Xpra: Ticket #1103: reduce server side sound pipeline latency

Follow up from #849, #835, #1067.

We want to make the server side sound pipeline processing data as quickly as possible to reduce the latency. Maybe the XPRA_SOUND_QUEUE_SOURCE_TIME from #1067 made things worse.

Some pointers:

GStreamer, embedded, and low latency are a bad combination: adding a queue makes things worst at a faster rate, suggested to use ‘queue’ instead of ‘queue2’..
delay between speaker and microphone: It would be a good idea to set your alsasrc buffer-time if you want to have a bit of control over the latency.

Thu, 28 Jan 2016 21:24:51 GMT - Antoine Martin: owner changed

owner changed from Antoine Martin to alas

See r11771 commit message. We can now tune the "buffer-time" and "latency-time". Note: unlike the underlying gstreamer property which uses microseconds, WE use milliseconds (just like everywhere else with the sound env vars).

We now change the defaults from 200/10 to 64/32. This can be seen with -d gstreamer server switch during sound source startup:

sound source default: buffer-time=200
sound source overriding with: buffer-time=64
sound source default: latency-time=10
sound source overriding with: latency-time=32
sound source initial actual-buffer-time: -1
sound source initial actual-latency-time: -1

This is applicable to pulsesrc, alsasrc, osssrc, oss4src at least (we use pulsesrc by default on posix), I will need to fix the win32 and osx shadow servers to get rid of the warning it is likely to generate there. (minor)

And we can now also see the actual values used via xpra info:

$ xpra info | grep client.speaker.actual-
client.speaker.actual-buffer-time=63990
client.speaker.actual-latency-time=31995

This value should probably be taken into account for av-sync (#835), and may explain some of the runtime discrepancies that have been observed.

The new environment variables introduced for fine tuning buffer and latency are:

XPRA_SOUND_SOURCE_BUFFER_TIME=64 XPRA_SOUND_SOURCE_LATENCY_TIME=32 xpra start ...

Notes:

the latency must be lower than the buffer

setting those values too low can result in errors, for example with 8/8 with vorbis I got:

sound source pipeline error: gst-stream-error-quark: Could not encode stream. (8)
sound source  gstaudioencoder.c(1368)
sound source  gst_audio_encoder_chain ()
sound source  /GstPipeline:pipeline0/GstVorbisEnc:vorbisenc0:
sound source  buffer size 2822 not a multiple of 4

@afarr: ready for testing so we can figure out if/how to use this:

what values should we be using with the most important codecs to minimize latency without introducing other problems? (vorbis, opus, mp3)
what are the limits? (the values that we cannot use because they will trigger errors)
I don't think the muxers matter (gdp #1075, mka #1090) - but it is worth a check.
does setting the XPRA_SOUND_QUEUE_SOURCE_TIME=0 help or make things worse (as per #1067)? It does a similar thing to this buffer-time... I would think that setting a low 'buffer-time' should make it more likely that we'll need the queue to drop samples when under load..
does this help with av-sync and does it look like the "actual-buffer-time" needs to be taken into account for av-sync? (if we can keep the sound source 'latency-time' low enough, we can probably just ignore it)

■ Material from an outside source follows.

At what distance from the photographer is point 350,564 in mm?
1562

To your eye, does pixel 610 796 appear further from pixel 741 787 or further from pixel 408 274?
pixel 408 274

Sat, 30 Jan 2016 03:25:09 GMT - alas:

Preliminary tests with Vorbis with 0.17.0 r11776 win32 client against 0.17.0 r11778 fedora 23 server...

It looks like the errors aren't so much a result of "setting values too low" ... as a matter of what the XPRA_SOUND_SOURCE_LATENCY_TIME=. I saw errors with settings of 32/16, but also with 100/48 ... as well as such diverse and random settings as 113/57, 137/24, 137/57 ... meanwhile, I was able to connect and get sound with values like 100/50, 137/52, 137/51, 126/52, 116/52, 113/52, 113/51, 137/20. It looks like there's some math I haven't fully gotten my head around relating to the XPRA_SOUND_SOURCE_LATENCY_TIME= in conjunction with the error message of "sound source buffer size [x] not a multiple of 4".

It looks like there's a range around 20 that can be used for the XPRA_SOUND_SOURCE_LATENCY_TIME=, another range around 32, another around 50 ... etc. I can test for specifics, but if you can think of what the underlying math might suggest for hints, that might make the process less onerous.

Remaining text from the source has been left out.